Diecisiete años han transcurrido desde que leí “El psicoanalista”, el thriller con que John Katzenbach irrumpió en el mercado editorial de habla hispana, donde se convirtió en un autor con un grupo de fieles lectores que le siguen, lo leen, disfrutan de sus novelas y que han andado muy alborotados en los últimos meses por la publicación de “Jaque al psicoanalista”, la continuación de la novela publicada en el 2002.

“El psicoanalista” fue la primera novela que leí de Katzenbach, y como me gustó, seguí comprando y leyendo algunas de las que se iban publicando, hasta que hace unos años me di cuenta que tenía tiempo sin leerlo, y que sus novelas alargaban la fila de espera, por lo que dejé de adquirirlas.

Pero hete aquí que desde al año pasado empecé a observar por las redes sociales cientos de reacciones de lectores que habían, o estaban leyendo “Jaque al psicoanalista”, así que me dejé de ñoñerías y cuando la vi en la librería la compré, y la deje cerca en espera del tiempo oportuno para leerla.

Obviamente no recordaba nada de “El psicoanalista”, salvo que me había gustado. Diecisiete años son muchos años, aunque en la vida del Dr. Frederick Starks solo hayan transcurrido cinco desde que nos dejó a merced de los ansiolíticos, todos tensos e impresionados por el desenlace de su enfrentamiento con Rumplestiltskin.

Durante esos cinco años, Starks rehizo su vida, se trasladó a Miami, volvió a ejercer su profesión de psicoanalista, tratando de olvidar la traumática experiencia que sufrió, sin imaginarse que una noche cualquiera encontraría en el diván de su consultorio a su perseguidor, a quién creyó durante cinco años muerto; a su némesis, su antagonista: el mismísimo Rumplestiltskin, que no andaba muerto, andaba de parranda.

Y empieza de nuevo la cacería, donde el cazador no es quien se supone, y la presa ni en cuenta, en la babia absoluta, atolondrada, seducida por los señuelos con que el verdadero cazador buscaba atraerla a la trampa, en una persecución que solo termina cuando el tirador se da cuenta que es otro quien está en la mira.
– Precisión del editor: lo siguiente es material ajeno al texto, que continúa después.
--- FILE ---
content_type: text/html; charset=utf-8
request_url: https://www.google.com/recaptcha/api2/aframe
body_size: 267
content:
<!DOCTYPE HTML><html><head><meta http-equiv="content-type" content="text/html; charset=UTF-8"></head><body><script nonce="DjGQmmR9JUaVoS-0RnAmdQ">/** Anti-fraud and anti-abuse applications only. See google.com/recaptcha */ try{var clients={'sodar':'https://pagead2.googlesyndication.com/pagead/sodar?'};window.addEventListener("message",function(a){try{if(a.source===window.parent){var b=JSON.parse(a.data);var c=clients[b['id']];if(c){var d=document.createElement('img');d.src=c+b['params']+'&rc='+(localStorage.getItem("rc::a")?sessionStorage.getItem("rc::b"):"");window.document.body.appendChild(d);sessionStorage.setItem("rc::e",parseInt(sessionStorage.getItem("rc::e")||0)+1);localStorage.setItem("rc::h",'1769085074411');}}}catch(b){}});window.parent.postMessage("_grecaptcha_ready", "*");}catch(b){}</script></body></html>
“Jaque al psicoanalista” es un buen thriller psicológico. No sé si mejor o peor que su antecesora. Me mantuvo entretenido, enganchado, pero no tensionado, ni súper emocionado intentando adivinar por dónde irían los tiros. ¿Será cuestión de que se me vinieron los diecisiete años encima de manera muy aparatosa?

No seré yo quien les quite las ganas de pasar un buen rato leyendo la novela de Katzenbach; cumple con todos los requisitos del género, pero sí les comento que no es indispensable haber leído antes “El psicoanalista”, porque el autor se encarga de contarnos más o menos lo que pasó hace cinco años en la vida de el Dr. Starks y sus tres psicópatas antagonistas, así que si se animan, léanla y nos cuentan.